- _Task brief_
Exclude the pictures and set down, unaltered, the lines from the one that holds "Chocolate Faux-Shagreen Desk Tray" through the end of the data.

- _Data shown_
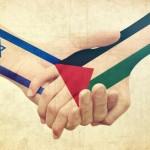 فُتِحت نافذة لإحلال السلام في الشرق الأوسط. فلننتهز الفرصة!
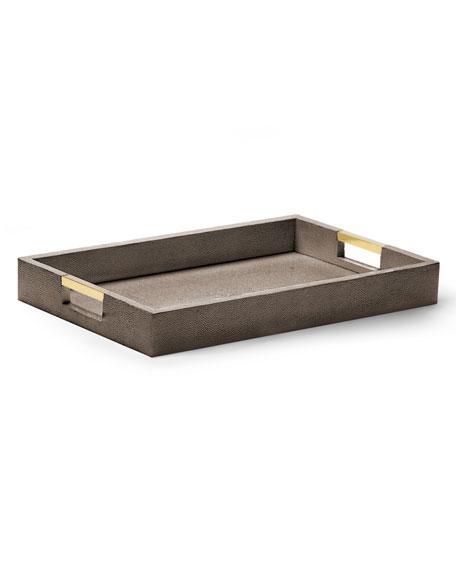 Chocolate Faux-Shagreen Desk Tray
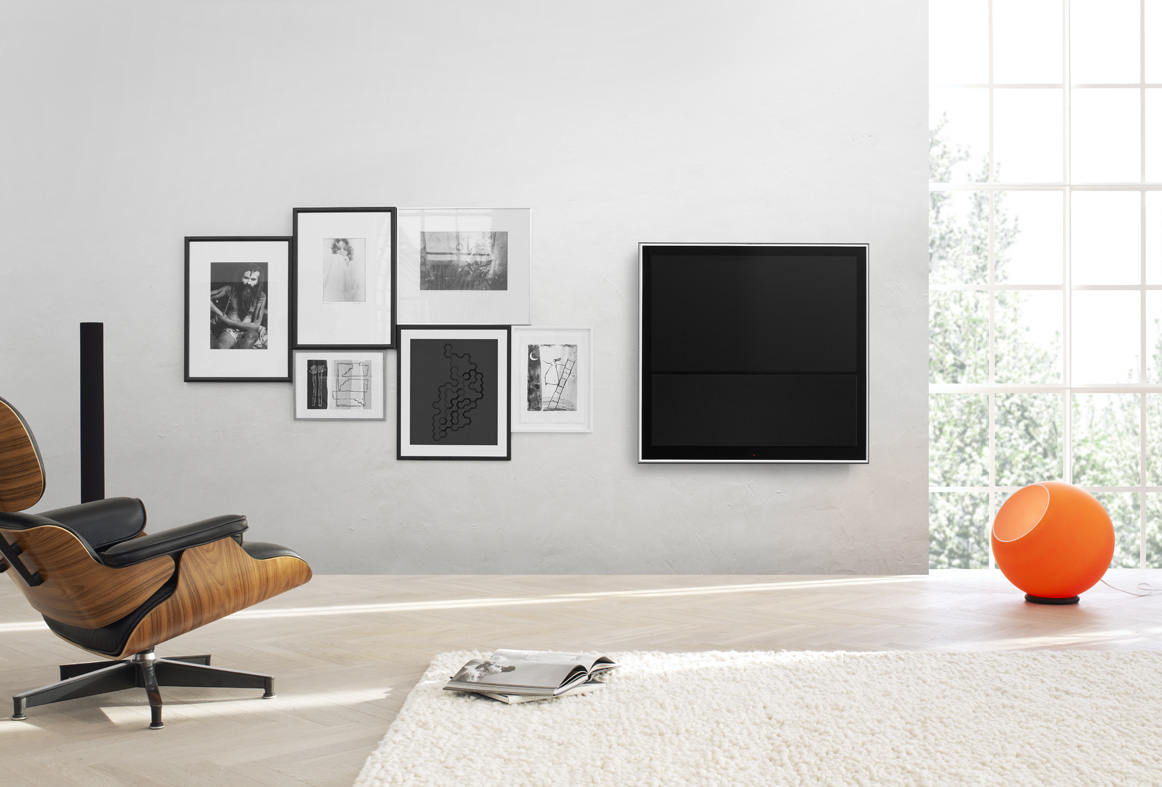 beovision 10 et beocom 5 les nouveaut s b o de no l. Black Bedroom Furniture Sets. Home Design Ideas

- _Result for this exercise_
 Chocolate Faux-Shagreen Desk Tray
 beovision 10 et beocom 5 les nouveaut s b o de no l. Black Bedroom Furniture Sets. Home Design Ideas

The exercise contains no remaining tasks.